Dans une déclaration à la MAP, M. Ouahbi a fait savoir que cette séance en commission a été marquée par l'approbation de plus de 200 amendements, ajoutant que malgré la divergence des points de vue, "nous avons pu concevoir une vision commune sur ce projet, ce qui nous permettra de l'examiner après sa soumission à la Chambre des Conseillers dans la perspective d'entamer l'examen du projet du Code de la procédure civile au cours des deux prochaines semaines".
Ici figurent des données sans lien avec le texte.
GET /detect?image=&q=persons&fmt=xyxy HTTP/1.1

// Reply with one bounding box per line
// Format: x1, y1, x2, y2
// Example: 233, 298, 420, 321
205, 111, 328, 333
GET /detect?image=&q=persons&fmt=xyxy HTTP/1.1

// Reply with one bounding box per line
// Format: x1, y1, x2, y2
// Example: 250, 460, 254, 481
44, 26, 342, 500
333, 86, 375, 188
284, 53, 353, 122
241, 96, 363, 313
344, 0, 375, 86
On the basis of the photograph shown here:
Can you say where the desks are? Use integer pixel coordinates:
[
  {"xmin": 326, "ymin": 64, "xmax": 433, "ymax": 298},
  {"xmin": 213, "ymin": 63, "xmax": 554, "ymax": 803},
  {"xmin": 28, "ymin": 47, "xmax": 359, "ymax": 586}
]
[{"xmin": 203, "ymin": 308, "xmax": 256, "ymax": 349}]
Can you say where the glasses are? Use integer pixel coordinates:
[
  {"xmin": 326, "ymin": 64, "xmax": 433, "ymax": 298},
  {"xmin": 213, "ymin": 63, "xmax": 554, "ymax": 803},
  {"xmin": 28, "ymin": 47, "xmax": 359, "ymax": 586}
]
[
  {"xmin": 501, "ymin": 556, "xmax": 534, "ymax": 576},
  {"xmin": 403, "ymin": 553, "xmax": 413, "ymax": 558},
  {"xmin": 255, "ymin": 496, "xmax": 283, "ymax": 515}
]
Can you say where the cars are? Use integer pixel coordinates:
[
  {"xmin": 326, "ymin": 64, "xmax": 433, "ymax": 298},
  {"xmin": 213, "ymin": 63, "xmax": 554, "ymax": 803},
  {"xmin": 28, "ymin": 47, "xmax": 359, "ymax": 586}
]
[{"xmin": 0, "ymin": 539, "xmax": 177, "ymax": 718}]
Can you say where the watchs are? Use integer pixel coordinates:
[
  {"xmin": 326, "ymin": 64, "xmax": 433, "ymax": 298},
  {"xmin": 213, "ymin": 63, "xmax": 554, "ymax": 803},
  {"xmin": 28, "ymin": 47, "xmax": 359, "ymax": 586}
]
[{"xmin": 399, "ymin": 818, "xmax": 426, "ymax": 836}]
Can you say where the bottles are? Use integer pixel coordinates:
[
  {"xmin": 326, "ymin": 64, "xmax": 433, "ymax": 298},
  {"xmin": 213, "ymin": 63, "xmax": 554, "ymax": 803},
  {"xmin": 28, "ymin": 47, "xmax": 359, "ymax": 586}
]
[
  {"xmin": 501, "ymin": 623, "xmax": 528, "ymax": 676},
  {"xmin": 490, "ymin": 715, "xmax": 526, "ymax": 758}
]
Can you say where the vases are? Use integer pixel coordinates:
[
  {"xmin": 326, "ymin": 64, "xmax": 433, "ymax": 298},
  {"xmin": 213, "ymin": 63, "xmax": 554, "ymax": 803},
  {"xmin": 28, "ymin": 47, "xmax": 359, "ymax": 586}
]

De son côté, le président de la Commission de la Justice, de la Législation, des droits de l'Homme et des Libertés, Said Baaziz, a, dans une déclaration similaire, souligné que les amendements présentés ont été au nombre de 1.380, une première dans l'histoire de l'institution législative eu égard à l'importance de ce texte de loi, qui "constitue le pilier du procès équitable dans le domaine pénal et des procédures y afférentes".
Les amendements présentés, a-t-il poursuivi, reflètent la portée de ce texte de loi qui crée un équilibre entre le droit de l'Etat en matière de répression et la protection des droits et des libertés des individus.
Les travaux de cette séance de débat et d'examen des amendements présentés par les députés se poursuivent sur fond de revendications sur la nécessité de prendre en considération les recommandations des instances constitutionnelles au sujet de ce projet de loi.